By Anthony Boadle and Pedro Fonseca
BRASILIA/RIO DE JANEIRO (Reuters) – Last week’s Paris killings have raised fears about the 2016 Olympic Games in Brazil, a country with so little history of terrorism that the president has played down the chance of an attack and legislators long resisted bills to make it a crime.
Diplomats in Brasilia say Western governments are worried about the safety of their athletes and tourists at the games because they believe many Brazilian authorities are complacent, taking too much comfort in Brazil’s historical standing as a non-aligned, multicultural nation which is free of enemies.
President Dilma Rousseff last week brushed off the possibility of an incident in Brazil like the Islamic State attack in the French capital. “We are very far away,” she said after a summit in Turkey.
Security experts say many Brazilian officials do not realise just how big a stage the Olympics is for anyone seeking to sow terror, either through an attack on game venues, infrastructure nearby or the athletes and 500,000 tourists expected to attend.
“Brazil is way behind in preventing terrorism,” says Fernando Brancoli, a researcher on the Middle East and security at the Getulio Vargas Foundation, a think tank and business school in Rio de Janeiro, the host city.
But Brazilian officials, eager to pull off South America’s first Olympics, say they will ensure a safe games, starting August 5. They argue that Brazil is used to hosting major festivities, like the huge annual Carnival celebrations in Rio and elsewhere.
“We have safely hosted other big events,” said General Luiz Felipe Linhares, the Army official in charge of preparations. “The Olympic Games, a bigger affair, will be equally successful.”
Despite the Paris attacks, the top security official for Rio’s state government said Thursday there has been no intensification of the alerts local authorities get from federal police, defence and intelligence services about threats they detect or hear of from foreign counterparts.
“Nothing has changed,” said Mariano Beltrame, Rio’s state security secretary. “We have received no request or information from Brasilia that would make us alter what is already planned.”
Organizers are using past Olympic games as models, cooperating with foreign intelligence services and building upon a successful safety record last year, when Brazil hosted the soccer World Cup. Compared with the last summer games, in London in 2012, they are doubling security personnel to 85,000 people.
The government’s point man on security for the Olympics, Ministry of Justice secretary Andrei Rodrigues, travelled to Washington this week to deepen cooperation with the Department of Homeland Security and other U.S. agencies, aides said.
The U.S. government has invited Brazilian security officials to learn about security at mega events like the Super Bowl and briefed them on crisis management at attacks like the Boston Marathon bombing.
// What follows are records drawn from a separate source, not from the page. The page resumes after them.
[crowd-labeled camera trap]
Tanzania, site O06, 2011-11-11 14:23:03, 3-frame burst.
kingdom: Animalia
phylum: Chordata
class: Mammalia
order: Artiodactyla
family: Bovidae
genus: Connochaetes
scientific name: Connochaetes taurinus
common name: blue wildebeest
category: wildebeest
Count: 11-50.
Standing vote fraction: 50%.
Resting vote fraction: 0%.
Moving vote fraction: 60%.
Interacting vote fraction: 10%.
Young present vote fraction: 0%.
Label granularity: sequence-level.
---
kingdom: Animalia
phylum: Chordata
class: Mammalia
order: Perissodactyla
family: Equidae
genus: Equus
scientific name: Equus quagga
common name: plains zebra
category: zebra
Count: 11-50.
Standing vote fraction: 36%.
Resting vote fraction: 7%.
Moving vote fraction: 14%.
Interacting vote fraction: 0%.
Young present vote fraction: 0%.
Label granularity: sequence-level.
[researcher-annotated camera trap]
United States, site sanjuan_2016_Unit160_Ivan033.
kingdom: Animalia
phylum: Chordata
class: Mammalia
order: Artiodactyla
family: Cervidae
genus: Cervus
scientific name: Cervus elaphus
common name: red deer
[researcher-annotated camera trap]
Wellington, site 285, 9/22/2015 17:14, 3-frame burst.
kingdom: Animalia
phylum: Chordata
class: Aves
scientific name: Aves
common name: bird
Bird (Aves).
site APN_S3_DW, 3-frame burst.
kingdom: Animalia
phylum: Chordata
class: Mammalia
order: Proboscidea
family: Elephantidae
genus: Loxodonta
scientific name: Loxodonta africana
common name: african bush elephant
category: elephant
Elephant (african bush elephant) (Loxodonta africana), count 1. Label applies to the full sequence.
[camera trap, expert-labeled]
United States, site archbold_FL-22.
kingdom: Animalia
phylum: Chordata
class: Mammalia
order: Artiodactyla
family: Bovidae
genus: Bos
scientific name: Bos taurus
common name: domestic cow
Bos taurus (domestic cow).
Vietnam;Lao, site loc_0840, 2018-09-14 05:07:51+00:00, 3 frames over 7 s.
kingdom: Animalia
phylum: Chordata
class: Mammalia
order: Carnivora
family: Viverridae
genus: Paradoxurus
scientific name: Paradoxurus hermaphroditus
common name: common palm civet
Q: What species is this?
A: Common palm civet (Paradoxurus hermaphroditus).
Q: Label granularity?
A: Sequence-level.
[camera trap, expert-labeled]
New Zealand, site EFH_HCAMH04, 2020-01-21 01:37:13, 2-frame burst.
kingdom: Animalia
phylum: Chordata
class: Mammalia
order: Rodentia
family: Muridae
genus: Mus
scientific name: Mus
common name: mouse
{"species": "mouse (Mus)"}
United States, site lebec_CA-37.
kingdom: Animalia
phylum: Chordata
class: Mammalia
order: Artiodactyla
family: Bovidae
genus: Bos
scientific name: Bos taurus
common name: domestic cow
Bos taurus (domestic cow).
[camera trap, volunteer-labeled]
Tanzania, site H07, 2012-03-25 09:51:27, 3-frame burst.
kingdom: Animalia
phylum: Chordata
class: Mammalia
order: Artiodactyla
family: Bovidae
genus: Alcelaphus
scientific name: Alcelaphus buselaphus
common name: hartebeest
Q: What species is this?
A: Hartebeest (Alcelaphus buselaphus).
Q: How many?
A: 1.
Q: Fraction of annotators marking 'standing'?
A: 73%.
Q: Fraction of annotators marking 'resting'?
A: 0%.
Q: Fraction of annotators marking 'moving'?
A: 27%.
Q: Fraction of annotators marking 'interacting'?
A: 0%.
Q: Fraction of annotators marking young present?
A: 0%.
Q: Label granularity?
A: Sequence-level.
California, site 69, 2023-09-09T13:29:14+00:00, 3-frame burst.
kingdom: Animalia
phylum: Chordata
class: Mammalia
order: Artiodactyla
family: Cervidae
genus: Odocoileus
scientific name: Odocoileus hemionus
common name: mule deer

A U.S. Embassy spokesperson said the United States and Brazil have been working together in areas such as airport screening procedures and traffic into and out of stadiums.
IMPOSSIBLE TO CONTROL
For all its verdant beauty, Rio has many everyday security risks.
It is a chaotic sprawl where drug traffickers and armed gangs control slums. Police, if present, are often outnumbered and outgunned. Many of the slums abut Olympic venues, popular beaches and top hotels.
A European diplomat who deals with security issues and spoke on condition of anonymity said preparations for the Games are being hampered by a lack of coordination and outright turf wars between the police, the military and the national intelligence agency, ABIN. Other foreign officials also reflected those concerns but Brazilian officials dismiss them.
Brazil’s federal police, a widely respected force that includes a professional counter-terrorism unit, has been lauded by many foreign governments for improving immigration controls in recent years and being more aggressive against international fugitives.
Even so, Brazil’s thousands of miles of borders, much of which cut through dense Amazon jungle, are nearly impossible to control. And Brazil’s Congress last month passed a bill allowing the government to exempt citizens of some nations from visas to attend the Games.
The chief of staff of the armed forces criticized the bill as making Brazil more vulnerable. But Tourism Minister Henrique Alves says the waiver would only apply to citizens of nations that have hosted the Games and are not seen as presenting a security or immigration risk, including the United States, Canada, Australia and Japan.
Brazil is about do away with a longstanding hurdle to fuller security ties with the United States by moving to make terrorism a crime punishable with up to 24 years in prison.
Until recently, the centre-left parties in power had been reluctant to define terrorism as a crime because many senior politicians, including Rousseff, as a youth took part in guerrilla groups that were labelled as terrorists by the military dictatorship that ruled Brazil for two decades.
But now, they want to eliminate hurdles that would keep them from extraditing suspected terrorists or make Brazil a haven for criminals seeking refuge.
“The Paris attacks show that terrorism is an increasingly transnational crime,” said Senator Aloysio Nunes, who recently pushed the terrorism bill, backed by Rousseff, through the chamber and is hoping for approval by the lower house. “This law will provide tools to act against terrorism and cooperate with other countries fighting it.”